A turnip? What? Um, no. Beets? Excuse me? Um, no again.
Let's face it, we like what we like. And we usually like what we're familiar with. Even as a more open-minded adult, I still find myself raising my eyebrows at foods that aren't in my regular rotation. Yup, before I tried nutritional yeast, it got a giant one-eyebrow raise (think, The Rock's People's Eyebrow).
But at least these days, I am willing to try anything once. (Well, most things. I probably will never know what lutefisk tastes like. And I'm OK with that.)
But vegetables can be really tasty, especially when roasted. The process allows the natural caramelized sweetness to come out and can make for a delicious side dish or snack.
I took a variety of root vegetables: turnips, sweet potatoes, carrots and beets. I stuck them in the oven with some thyme, olive oil, salt, pepper and was pleasantly surprised when the family gobbled them all up.
Root vegetables contain loads of fiber, vitamins and minerals that keep our bodies functioning well. Not to mention, most tend to be slower-digesting carbohydrates that keep our insulin levels stable while keeping us full for a long period of time.
Beets are particularly awesome because they contain betalains which not only give them their bright color, but also antioxidant and anti-inflammatory properties. The betalains also trigger enzymes that bind and neutralize toxic substances in the body allowing them to exit the body.

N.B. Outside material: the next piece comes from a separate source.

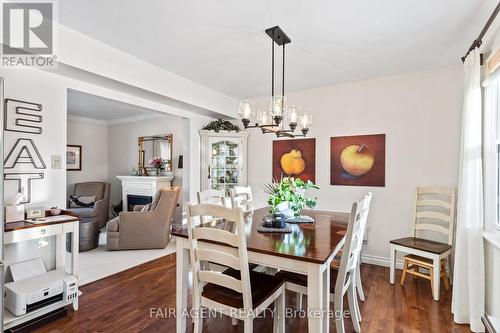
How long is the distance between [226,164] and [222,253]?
9.65 ft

Now, it should be noted, that though root vegetables are healthy and contain many vital nutrients, you shouldn't go all crazy when eating them. I mean c'mon, it is possible to eat too much of something -- even healthy items. They are higher in starchy carbohydrates, which should be limited. Just make sure you keep your portions in check.

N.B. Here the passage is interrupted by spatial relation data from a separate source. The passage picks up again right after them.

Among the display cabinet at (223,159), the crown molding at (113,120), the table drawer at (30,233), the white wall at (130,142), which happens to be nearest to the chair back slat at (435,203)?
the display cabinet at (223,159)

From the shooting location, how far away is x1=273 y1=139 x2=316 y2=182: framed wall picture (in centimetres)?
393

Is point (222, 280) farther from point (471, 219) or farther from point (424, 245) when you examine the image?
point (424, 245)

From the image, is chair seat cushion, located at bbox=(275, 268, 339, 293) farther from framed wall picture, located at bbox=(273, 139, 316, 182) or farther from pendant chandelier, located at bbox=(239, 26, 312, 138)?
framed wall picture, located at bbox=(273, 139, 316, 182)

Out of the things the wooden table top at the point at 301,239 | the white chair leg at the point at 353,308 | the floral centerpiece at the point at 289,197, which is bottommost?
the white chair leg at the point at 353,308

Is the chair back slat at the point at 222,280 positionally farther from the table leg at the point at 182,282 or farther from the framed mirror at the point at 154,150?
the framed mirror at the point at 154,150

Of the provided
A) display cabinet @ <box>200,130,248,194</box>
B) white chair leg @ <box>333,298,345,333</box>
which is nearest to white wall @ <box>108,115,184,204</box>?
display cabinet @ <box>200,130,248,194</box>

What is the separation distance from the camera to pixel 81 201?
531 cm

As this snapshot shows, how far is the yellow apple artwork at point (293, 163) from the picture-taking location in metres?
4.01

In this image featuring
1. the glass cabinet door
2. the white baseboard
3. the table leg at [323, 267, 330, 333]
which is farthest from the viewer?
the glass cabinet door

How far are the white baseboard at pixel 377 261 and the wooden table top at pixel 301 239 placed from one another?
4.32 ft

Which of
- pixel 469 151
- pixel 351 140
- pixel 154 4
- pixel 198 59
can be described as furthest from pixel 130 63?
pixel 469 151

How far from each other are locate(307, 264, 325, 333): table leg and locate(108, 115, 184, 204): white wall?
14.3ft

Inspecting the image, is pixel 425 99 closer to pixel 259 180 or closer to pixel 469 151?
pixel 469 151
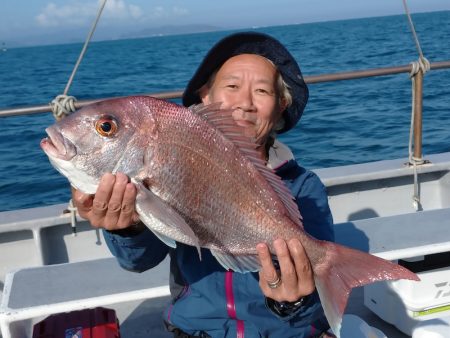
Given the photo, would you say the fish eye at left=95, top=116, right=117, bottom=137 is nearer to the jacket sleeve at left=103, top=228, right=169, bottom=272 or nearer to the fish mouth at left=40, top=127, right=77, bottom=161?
the fish mouth at left=40, top=127, right=77, bottom=161

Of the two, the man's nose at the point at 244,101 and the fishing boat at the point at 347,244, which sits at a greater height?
the man's nose at the point at 244,101

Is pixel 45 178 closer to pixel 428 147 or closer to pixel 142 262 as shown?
pixel 428 147

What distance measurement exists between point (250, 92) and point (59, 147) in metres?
0.88

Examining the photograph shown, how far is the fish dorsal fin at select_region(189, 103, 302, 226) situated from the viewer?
1849 mm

If you're in a rut of eating the same 'ol stuff, give this recipe a try. You'll be happy you did.
Check it out.
What you'll need:
Directions: Preheat oven to 400 degrees F. Line a cookie sheet with foil. I recommend using a cookie sheet or some other shallow baking pan/dish. Using a deep roasting pan doesn't give the same effect. Trust me, I've tried using a deep baking dish. While still tasty, you don't get the "roasting" result of browned and caramelized vegetables.
Slice vegetables in any shape you like (except the beets, I'll explain those later). I find that 1/2 inch to 1 inch thickness works well. Take some olive oil on a pastry brush and lightly coat the vegetables, on both sides. Then lightly sprinkle the seasonings over both sides.

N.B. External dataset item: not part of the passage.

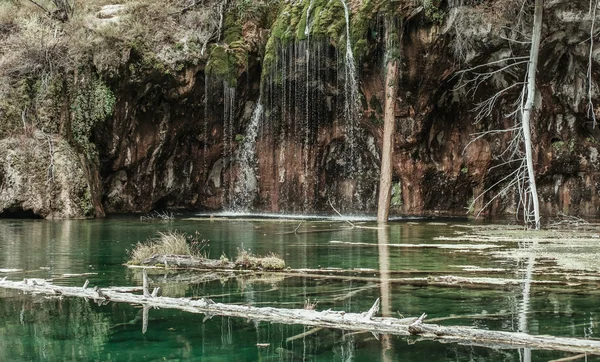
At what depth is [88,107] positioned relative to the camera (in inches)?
1146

Or use the method pictured below by adding about (I eyeball it, so I don't have exact measurements), 2 tablespoons of olive oil and 1/2 teaspoon each of salt, pepper and thyme to a plastic baggie. Add the vegetables, seal bag and massage oil mixture evenly onto vegetables. Repeat until done with all vegetables. You may need to make another oil mixture depending on how many vegetables you're using.
Place the vegetables on the foil lined cookie sheet. Be sure not to overcrowd the sheet, don't let the vegetables touch each other.
Now, for the beets. As pictured below, place beets with tops sliced off in foil. Add olive oil, salt, pepper and thyme to beets. Completely seal the beets inside the foil.
Place all vegetables in preheated oven. Cook for 30-40 minutes, turning the cookie sheet lined vegetables once. The beets may take a little longer. To check beets, test with a fork. If fork tender, then they are done. If you have to put any pressure to get the fork to go through, cook a little longer.